Hükümetin, anlamadıkları tahvilleri alarak çok fazla riske giren firmaları kurtarmak için vergi mükelleflerinin paralarını tehlikeye atmaya artık istekli olmadığı açık. Konut piyasasıyla Wall Street arasındaki nihai paralellik de bu: Güvenilirlik kaybı sorunu. Bir yılı aşkın süredir birçok Wall Street çalışanı hükümetin iflasları durdurma çabasından yakınıyor, bunun herkese kredi açılması gerektiği beklentisi yaratacağını ve sonra kimsenin, başa çıkabileceğinden fazla risk almanın tehlikelerine dair önemli dersler çıkarmayacağını söylüyor. Dahası konut piyasasının, ev fiyatları doğal düzeyini bulmadıkça asla düzelmeyeceğini de ekliyor. Ve hükümet konut fiyatlarını destekleme çabasını durdurmadıkça bu asla olmayacak.

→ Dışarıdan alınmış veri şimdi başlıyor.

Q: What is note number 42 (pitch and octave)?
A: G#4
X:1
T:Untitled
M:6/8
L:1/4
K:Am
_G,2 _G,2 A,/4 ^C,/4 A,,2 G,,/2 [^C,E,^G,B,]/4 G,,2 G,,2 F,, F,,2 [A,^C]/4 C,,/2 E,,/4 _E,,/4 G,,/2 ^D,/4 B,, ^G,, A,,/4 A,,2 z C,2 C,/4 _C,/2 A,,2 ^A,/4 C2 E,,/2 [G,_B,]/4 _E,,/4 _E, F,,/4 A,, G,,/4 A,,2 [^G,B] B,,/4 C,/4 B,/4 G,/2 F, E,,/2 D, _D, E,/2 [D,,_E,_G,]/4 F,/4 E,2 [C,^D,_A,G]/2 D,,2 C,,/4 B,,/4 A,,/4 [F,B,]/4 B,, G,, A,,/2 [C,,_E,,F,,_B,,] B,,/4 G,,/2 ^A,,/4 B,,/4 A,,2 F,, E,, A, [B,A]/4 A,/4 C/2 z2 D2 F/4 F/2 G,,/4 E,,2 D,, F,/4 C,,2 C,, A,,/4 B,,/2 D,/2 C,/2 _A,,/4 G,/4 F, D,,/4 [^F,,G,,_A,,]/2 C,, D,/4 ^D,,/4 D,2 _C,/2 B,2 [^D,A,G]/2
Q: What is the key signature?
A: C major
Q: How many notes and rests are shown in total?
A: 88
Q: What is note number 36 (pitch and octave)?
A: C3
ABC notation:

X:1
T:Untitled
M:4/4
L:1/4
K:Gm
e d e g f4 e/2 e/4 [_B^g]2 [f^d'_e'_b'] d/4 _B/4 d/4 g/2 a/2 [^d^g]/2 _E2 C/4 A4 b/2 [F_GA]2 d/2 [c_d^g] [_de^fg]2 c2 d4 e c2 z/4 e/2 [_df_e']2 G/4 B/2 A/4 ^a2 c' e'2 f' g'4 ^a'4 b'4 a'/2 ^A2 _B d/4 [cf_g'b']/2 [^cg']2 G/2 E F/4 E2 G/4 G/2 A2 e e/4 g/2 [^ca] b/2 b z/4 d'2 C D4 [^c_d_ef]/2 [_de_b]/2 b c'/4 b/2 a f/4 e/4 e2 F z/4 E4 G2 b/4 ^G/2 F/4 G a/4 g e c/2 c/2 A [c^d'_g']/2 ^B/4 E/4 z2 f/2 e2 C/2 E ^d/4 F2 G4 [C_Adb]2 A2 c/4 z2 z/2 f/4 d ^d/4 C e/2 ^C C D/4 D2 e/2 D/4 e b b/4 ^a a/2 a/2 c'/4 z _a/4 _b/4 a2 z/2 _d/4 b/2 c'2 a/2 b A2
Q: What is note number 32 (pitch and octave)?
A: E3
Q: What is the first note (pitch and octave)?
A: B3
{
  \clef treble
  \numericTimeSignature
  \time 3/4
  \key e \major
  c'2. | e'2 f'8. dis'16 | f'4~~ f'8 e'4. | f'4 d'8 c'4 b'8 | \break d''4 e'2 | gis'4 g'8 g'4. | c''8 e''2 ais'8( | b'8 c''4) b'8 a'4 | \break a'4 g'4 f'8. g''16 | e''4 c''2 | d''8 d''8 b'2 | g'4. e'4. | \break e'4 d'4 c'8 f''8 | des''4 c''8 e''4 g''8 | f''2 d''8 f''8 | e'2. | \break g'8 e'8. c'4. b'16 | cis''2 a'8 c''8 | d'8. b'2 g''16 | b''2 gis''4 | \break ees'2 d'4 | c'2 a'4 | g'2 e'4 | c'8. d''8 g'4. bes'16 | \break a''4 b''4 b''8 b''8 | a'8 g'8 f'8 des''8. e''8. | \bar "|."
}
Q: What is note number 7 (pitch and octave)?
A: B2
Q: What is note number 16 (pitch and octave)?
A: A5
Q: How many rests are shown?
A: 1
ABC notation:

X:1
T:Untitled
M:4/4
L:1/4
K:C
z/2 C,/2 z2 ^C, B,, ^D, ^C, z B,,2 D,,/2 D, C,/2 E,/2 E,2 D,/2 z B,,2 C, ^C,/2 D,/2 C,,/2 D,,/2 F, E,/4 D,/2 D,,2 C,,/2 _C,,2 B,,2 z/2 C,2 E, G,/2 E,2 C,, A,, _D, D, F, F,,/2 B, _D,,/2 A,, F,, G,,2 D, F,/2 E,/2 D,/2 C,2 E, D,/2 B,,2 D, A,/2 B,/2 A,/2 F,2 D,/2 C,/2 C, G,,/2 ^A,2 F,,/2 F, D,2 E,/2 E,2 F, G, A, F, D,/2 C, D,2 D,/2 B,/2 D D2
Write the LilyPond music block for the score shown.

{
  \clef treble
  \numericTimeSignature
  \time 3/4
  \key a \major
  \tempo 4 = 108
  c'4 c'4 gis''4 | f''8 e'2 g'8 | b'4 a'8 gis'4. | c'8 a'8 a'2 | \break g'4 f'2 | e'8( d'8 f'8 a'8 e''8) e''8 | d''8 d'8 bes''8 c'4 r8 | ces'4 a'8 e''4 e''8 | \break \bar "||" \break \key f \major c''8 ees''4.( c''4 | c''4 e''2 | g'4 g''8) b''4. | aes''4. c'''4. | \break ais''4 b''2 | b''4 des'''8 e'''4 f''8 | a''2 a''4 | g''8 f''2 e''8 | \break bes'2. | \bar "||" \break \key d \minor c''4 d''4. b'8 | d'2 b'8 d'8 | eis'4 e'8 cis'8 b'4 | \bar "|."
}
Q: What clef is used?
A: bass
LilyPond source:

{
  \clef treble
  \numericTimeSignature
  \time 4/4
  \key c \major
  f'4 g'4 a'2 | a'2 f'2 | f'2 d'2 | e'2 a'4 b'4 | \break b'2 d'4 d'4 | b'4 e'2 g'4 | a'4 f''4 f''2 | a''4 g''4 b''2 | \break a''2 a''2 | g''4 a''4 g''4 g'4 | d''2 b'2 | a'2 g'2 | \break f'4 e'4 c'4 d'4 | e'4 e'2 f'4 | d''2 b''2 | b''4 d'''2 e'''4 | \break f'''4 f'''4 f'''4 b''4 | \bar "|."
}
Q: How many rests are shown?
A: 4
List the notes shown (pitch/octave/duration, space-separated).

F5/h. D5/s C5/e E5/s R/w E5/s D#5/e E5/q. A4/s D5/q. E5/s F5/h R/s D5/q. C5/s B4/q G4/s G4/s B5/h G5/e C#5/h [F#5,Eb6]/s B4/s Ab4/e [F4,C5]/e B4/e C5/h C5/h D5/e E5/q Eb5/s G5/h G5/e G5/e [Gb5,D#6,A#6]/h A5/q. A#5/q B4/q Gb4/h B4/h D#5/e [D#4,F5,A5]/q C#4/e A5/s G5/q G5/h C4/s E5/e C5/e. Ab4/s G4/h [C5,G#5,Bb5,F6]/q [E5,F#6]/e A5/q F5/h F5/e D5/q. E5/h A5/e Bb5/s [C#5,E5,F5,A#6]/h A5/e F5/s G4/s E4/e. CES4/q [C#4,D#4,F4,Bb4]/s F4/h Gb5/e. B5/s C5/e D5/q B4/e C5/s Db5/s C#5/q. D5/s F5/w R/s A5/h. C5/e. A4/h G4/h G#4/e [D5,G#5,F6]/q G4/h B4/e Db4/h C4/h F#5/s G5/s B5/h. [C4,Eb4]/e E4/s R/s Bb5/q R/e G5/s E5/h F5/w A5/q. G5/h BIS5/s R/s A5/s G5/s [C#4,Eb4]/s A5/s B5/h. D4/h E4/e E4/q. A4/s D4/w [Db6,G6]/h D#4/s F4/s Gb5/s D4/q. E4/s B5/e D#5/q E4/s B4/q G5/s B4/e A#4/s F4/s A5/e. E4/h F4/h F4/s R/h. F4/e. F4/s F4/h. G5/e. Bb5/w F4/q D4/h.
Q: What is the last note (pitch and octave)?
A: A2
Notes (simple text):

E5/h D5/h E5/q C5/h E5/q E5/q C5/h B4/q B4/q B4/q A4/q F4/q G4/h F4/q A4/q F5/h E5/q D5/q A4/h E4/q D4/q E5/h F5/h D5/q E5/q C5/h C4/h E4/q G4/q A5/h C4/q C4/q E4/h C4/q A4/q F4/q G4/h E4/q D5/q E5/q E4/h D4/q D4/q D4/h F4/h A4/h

Fakat gerçekte aynı şeyler Wall Street için de söylenebilir -o da, ağır riskler alan firmalar topu atmaya başlamadıkça ders almayacak. Lehman'ın alıcı bulamamasının nedeni, potansiyel alıcıların hükümetin, Bear Stearns'i aldığında JP Morgan'a veya Fannie ve Freddie'ye verdiği garantilerin kendilerine de verilmesi ısrarıydı. Güvenilirlik kaybının özü bu. Hazine Bakanı Henry Paulson garanti vermeyi reddedince, potansiyel alıcılar da uzaklaştı.
Hükümetin artık Wall Street'e destek olmayacağını göstermesiyle beraber, belki şimdi mortgage destekli türevler doğal tabanını bulabilir.